▶ **TEXT SEGMENT**:
+---+

The UK’s most northerly inhabited island is the inspiration for a leadership programme drawing on Shetland and Orkney’s rich histories and landscapes.

The Vikings raped and pillaged, leaving a trail of destruction - or so the stereotype goes. But were they really that bad? Kate Coutts has thrown the question over not to esteemed historians, but to school leaders. They are gathered on Unst to learn about the landscape and heritage of Shetland’s most northerly inhabited island, in order to learn about themselves.

Ms Coutts, headteacher at the island’s nine-pupil Uyeasound Primary and head of Shetland’s leadership development programme, was inspired to come up with Metasaga by a course in Tanzania. Metafari, from “metaphor” and “safari”, makes participants reflect on their lives and work by considering the significance of African places and landscapes.

The big idea, says Ms Coutts, is that “you look for a metaphor in your environment and, using that, get that person to describe the leadership where they are”. Renamed Metasaga, in keeping with Shetland’s heritage of Norse myths, the method showed its worth on Unst last June, during the Valsgarth Leadership Programme involving staff from Shetland and Orkney.

The programme was to include a team-building event, which involved jumping off a cliff into the near-freezing North Atlantic, which did not appeal. So facilitator Ms Coutts had to come up with an alternative. Despite having only used Metasaga with an individual, she decided to try it with a group. She took them to Skaw, the UK’s most northerly beach, and asked each member to write a message in the sand and let the sea wash it away towards the Arctic without anyone else seeing it. “Back at the bus, you could see a change in them,” said Ms Coutts.

They collected objects from the beach to represent people close to them in their professional or personal lives, and create a still-life of the relationships between them. They were asked if, looking at photographs of their pictures in six months’ time, they would still apply.

They threw pebbles into the sea to represent people or things they wanted to remove from their lives, and placed in their pockets objects representing the people most important to them.

The group stopped at the Skidbladner, a replica of a Viking longship abandoned in Shetland waters, and were asked what they had abandoned. They were reminded that Vikings’ hands might have been stained with blood, but also created things of beauty. They had to think whether there were “Vikings” in their teams, people with bad reputations but different stories beneath.

+---+

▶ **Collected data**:
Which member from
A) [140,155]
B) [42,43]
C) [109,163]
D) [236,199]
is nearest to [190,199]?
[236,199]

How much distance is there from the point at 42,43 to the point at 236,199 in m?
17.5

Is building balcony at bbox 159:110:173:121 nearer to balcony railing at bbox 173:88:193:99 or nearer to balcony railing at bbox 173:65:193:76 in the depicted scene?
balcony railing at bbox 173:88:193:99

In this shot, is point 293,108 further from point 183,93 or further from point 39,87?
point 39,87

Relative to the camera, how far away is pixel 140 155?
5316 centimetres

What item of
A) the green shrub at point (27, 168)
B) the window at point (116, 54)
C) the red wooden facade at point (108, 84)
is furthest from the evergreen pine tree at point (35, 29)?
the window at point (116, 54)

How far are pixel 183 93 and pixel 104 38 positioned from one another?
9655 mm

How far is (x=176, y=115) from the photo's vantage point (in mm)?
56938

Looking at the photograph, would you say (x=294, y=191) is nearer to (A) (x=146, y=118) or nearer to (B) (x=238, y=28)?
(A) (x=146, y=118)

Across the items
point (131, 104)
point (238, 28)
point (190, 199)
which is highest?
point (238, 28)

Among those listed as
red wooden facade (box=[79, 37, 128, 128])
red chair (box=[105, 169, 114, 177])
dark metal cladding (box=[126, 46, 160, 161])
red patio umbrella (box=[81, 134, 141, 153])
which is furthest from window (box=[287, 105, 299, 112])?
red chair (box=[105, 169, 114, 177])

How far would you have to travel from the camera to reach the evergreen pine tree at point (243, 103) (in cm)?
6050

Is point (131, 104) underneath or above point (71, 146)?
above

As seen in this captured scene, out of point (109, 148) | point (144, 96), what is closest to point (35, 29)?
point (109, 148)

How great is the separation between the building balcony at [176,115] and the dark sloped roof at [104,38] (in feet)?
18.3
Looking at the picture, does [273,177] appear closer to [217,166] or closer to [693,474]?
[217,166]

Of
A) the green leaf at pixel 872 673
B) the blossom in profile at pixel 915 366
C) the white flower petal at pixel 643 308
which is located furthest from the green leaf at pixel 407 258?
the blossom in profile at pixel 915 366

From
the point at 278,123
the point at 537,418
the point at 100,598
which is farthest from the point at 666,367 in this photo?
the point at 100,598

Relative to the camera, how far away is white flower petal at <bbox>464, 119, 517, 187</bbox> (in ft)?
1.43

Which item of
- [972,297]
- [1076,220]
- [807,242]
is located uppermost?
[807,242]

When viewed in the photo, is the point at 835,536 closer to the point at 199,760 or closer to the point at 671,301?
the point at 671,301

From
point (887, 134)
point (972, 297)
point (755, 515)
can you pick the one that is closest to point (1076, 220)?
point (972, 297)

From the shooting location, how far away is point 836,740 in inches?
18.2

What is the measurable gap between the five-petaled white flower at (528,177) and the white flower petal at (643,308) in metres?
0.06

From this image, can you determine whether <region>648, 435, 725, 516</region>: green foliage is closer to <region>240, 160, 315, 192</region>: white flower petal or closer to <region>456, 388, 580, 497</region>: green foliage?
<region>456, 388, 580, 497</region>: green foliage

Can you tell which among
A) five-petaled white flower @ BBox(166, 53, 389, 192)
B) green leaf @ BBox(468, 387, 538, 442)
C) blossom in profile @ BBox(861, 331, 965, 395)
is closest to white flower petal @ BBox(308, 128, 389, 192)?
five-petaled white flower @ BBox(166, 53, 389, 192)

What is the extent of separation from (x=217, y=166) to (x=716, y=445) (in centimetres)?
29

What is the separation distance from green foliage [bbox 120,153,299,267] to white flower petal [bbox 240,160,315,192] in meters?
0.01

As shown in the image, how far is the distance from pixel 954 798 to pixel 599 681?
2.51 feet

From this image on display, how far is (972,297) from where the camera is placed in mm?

+---+

▶ **PROBLEMS AND TASKS**:
1. Answer these questions using the article about the Metasaga leadership programme:
(a) How many pupils attend Uyeasound Primary?
(b) Where did Ms Coutts take the group in place of the cliff jump?
(c) What is the Skidbladner?
2. Decide whether each statement agrees with the article about the Metasaga leadership programme, and quote the words that settle it:
(a) The course that inspired Metasaga took place in Tanzania.
(b) Ms Coutts had already used Metasaga with several groups before the Unst programme.
(c) The participants threw pebbles into the sea to stand for the people most important to them.
3. Continue the article about the Metasaga leadership programme from the point where it stops.
The records have no connection to the article about the Metasaga leadership programme.

▶ **SOLVED TASKS**:
1.
(a) Nine.
(b) Skaw, the UK's most northerly beach.
(c) A replica of a Viking longship abandoned in Shetland waters.

2.
(a) Yes: "was inspired to come up with Metasaga by a course in Tanzania."
(b) No: "Despite having only used Metasaga with an individual, she decided to try it with a group."
(c) No: "They threw pebbles into the sea to represent people or things they wanted to remove from their lives"

3.
They visited Bobby’s Bus Shelter, a standard bus stop which was turned into an award-winning tourist attraction. A local boy waited for his school bus at the shelter, and his family had fitted it out with an armchair, curtains, paintings, a television and a hot snacks counter. The group was asked if they had changed something ordinary into something extraordinary, and how they did it.

“You get real depth,” says Ms Coutts of the Metasaga approach.

It is more active and participants have more ownership than in other training, where outcomes are often rigid and predetermined, she says. It fitted well with the Scottish Government’s support for coaching and mentoring in schools and HMIE’s promotion of appreciative inquiry, and the participants felt it was an ideal way of bringing A Curriculum for Excellence to life.

Metasaga has also come to Ms Coutts’s school. Pupils have made a trail around Unst and an accompanying guidebook for an enterprise project.

And the method has taken off in Orkney, where assistant education director Marilyn Richards says a well-known leadership programme on Skye was also an influence: “Kate and I had been to Columba 1400 and felt we had something we could use in the same way, to get people to think about who or where they are.”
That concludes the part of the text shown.